Back in the winter I confidently told a friend that the Camaro convertible would be The Hot Car to have in summer 2011. So far I haven't seen many around, and Chevrolet confirms that convertibles account for just 20 percent of Camaro sales. That's too bad -- I might be tempted to buy a gently used SS convertible in a few years' time, so I want lots of people to buy them now and keep resale prices low.
Jake Holmes, Associate Web Editor
It's easy to pick on the Camaro. It left the market for a long time and returned to the game with some pretty serious issues: The platform it rides on wasn't really intended for the U.S. market, so the interior isn't as useable as we'd like -- there's no way to put in a navigation unit without spending a lot of development dollars and OnStar isn't an acceptable substitute. It's very heavy. There were far too many compromises made for the design than hinder day-to-day use in terms of visibility and a functional trunk. But it's selling incredibly well.
The type of people buying Camaros and Camaro convertibles aren't looking for lap times, Lotus-like steering feel, or even a practical trunk. They value design, a killer exhaust note, and maybe a connection to the Transformers movies. I'm not willing to say these folks aren't car guys and girls, but the Camaro easily appeals to more of the non-enthusiast population than a more track-oriented toy.

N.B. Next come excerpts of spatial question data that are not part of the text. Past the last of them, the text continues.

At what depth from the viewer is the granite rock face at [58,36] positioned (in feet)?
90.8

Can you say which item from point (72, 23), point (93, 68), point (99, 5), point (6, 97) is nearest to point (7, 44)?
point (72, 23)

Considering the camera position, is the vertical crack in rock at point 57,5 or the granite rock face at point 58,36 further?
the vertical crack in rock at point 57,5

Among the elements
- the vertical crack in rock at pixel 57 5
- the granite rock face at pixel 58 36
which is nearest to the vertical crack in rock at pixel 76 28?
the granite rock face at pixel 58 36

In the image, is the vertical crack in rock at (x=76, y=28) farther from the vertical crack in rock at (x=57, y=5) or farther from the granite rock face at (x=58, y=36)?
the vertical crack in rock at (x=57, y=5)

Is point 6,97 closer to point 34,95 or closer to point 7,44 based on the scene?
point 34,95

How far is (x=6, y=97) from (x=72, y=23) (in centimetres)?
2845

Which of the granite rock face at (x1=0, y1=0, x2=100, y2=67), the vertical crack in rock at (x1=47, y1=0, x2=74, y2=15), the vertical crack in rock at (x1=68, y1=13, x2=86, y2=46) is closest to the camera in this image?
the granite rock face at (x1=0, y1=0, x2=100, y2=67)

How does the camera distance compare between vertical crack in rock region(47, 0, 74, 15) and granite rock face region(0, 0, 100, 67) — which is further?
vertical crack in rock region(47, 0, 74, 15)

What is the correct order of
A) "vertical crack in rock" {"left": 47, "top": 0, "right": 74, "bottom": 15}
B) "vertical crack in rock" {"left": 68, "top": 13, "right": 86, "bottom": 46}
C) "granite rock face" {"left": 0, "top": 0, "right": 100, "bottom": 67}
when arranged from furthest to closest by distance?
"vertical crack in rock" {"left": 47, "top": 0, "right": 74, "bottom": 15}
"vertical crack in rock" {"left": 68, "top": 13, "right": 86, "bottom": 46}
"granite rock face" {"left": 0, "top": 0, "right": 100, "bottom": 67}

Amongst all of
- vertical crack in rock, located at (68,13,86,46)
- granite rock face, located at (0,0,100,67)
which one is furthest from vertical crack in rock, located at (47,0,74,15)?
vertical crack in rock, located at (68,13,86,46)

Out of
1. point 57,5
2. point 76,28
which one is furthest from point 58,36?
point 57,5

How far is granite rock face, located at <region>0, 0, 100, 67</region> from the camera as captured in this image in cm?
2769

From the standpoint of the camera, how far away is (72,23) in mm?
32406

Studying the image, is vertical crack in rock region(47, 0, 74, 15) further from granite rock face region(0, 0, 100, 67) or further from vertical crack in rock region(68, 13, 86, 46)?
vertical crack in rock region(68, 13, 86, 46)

I find it funny that so many of the people who demand GM and Ford bring more of their rear-wheel drive vehicles that are currently sold in Australia to the U.S. don't particularly care for the Camaro. Perhaps those vehicles are designed too specifically for the Australian market and can't be converted to please the consumers in this country at a reasonable cost.
I don't want to own a Camaro, but I do see the appeal in the car for people who love to cruise. There's a strong V-8, solid design, and now the ability to drop the top and bask in the sun.